Verkada says it has entered a technical collaboration with NVIDIA aimed at developing and deploying what the companies describe as “physical AI” for the built environment, with NVIDIA also taking an investment stake in the physical security technology provider.
The announcement follows a strategic investment from Alphabet’s CapitalG late last year, according to Verkada. The company did not disclose the size of NVIDIA’s investment.
Verkada said the collaboration focuses on improving AI-driven video analytics, including video search, multimodal embeddings and vector retrieval for semantic search, and the use of synthetic data generation to augment training datasets.
The company said it is using NVIDIA Cosmos world foundation models and the NVIDIA Physical AI Data Factory to accelerate model training and inference across more than 2.4 million devices deployed in 170 countries. Verkada also claimed the collaboration has produced a 68% improvement in mean average precision (mAP) for its AI-powered search, which it said reduces investigation time for customers.

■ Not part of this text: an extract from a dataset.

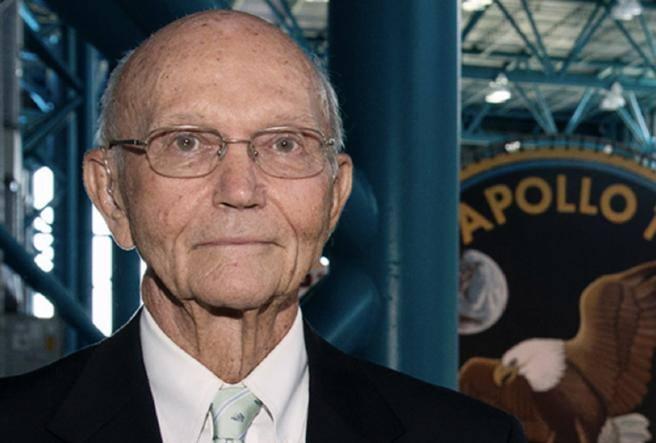 Michael Collins, one of the three Apollo 11 astronauts, dies: 90 - Corriere.it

“Verkada has been building and deploying Physical AI before the term existed. With our footprint of more than 2.4 million devices across 170 countries and 30,000 organizations, we’ve proven that the built environment is one of the largest beneficiaries of AI,” said Filip Kaliszan, co-founder and CEO of Verkada. “Working with NVIDIA supercharges what we’ve spent nearly a decade building: AI that keeps students safe in schools, protects workers on factory floors, helps retailers prevent theft, and enables organizations to operate more efficiently.”
Verkada said it is also developing a multi-model search agent architecture and exploring reasoning models intended to address “complex, unstructured real-world scenarios,” including health and safety incidents on manufacturing floors and retail shrinkage detection.
The deal highlights the growing role of large-scale compute and synthetic data techniques in physical security analytics, as vendors seek faster model development and improved accuracy across large device fleets. It also underscores the increased interest from major AI infrastructure providers in the physical security market as video and sensor data volumes expand.